══ Texte source

La question n’est donc pas “allons-nous faire une transition ?” mais bien “allons-nous transiter tant que nous avons encore les ressources et les capitaux pour en contrôler les conséquences négatives ou pas ?” Si l’on regarde du côté de l’agriculture qui perd des milliards par an depuis une décennie, la réponse semble pour le moment être “ou pas”. Avec les conséquences aux portes des grandes villes que l’on sait.
On n’attire pas les mouches avec du vinaigre
Comme disait ma grand-mère et comme répondent en substance les acteurs de la transition mis en face de ces discours moins chantants et joyeux que ceux qu’ils ont l’habitude de servir à leurs audiences.
Certes.
Si vous vous adressez à des mouches.
Et ça, cette grille d’analyse univoque et positive digne d’une réclame LinkedIn peut provoquer trois réactions :
Soit vous vous adressez à des personnes dans le même état d’esprit univoque et vous entretenez la bulle de filtre selon laquelle tout ira bien si seulement tout le monde se met à <insérez ici la dernière mode durable>
Soit vous vous adressez à des personnes peu impliquées sur le sujet et au mieux vous n’obtiendrez que des efforts cosmétiques parce que votre discours ne porte aucun levier de danger qui pourrait permettre à ces personnes de sortir de la stupeur matérialiste dans laquelle notre monde les ont plongé
Soit enfin, vous vous adressez à des personnes déjà en souffrance et par votre bonne humeur de façade, vous faites culpabiliser ces personnes de leurs souffrances et de leurs difficultés et les poussez, bien malgré vous évidemment, dans les bras du climato scepticisme
Notez bien que dans tout cet article, je parle de “responsabilité” et non de “faute”, parce que dans un environnement univoque et positif tel que l’arène médiatique (online comme offline) de nos pays, développer un discours alertant de risques graves est semé d'embûches.

════

◆ **Consigne**
Réécrivez le texte sur la transition entre « La question n’est » et « à leurs audiences. », bornes comprises, en y remplaçant « grand-mère » par « tante ».

══ Données fournies

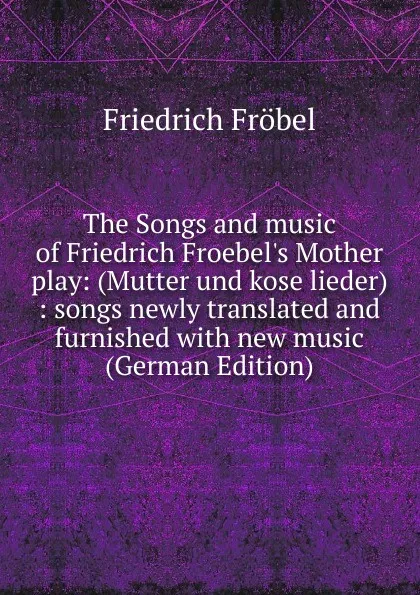 Friedrich Fröbel

The Songs and music of Friedrich Froebel's Mother play: (Mutter und kose lieder) : songs newly translated and furnished with new music (German Edition)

════

◆ **Corrigé**
La question n’est donc pas “allons-nous faire une transition ?” mais bien “allons-nous transiter tant que nous avons encore les ressources et les capitaux pour en contrôler les conséquences négatives ou pas ?” Si l’on regarde du côté de l’agriculture qui perd des milliards par an depuis une décennie, la réponse semble pour le moment être “ou pas”. Avec les conséquences aux portes des grandes villes que l’on sait.
On n’attire pas les mouches avec du vinaigre
Comme disait ma tante et comme répondent en substance les acteurs de la transition mis en face de ces discours moins chantants et joyeux que ceux qu’ils ont l’habitude de servir à leurs audiences.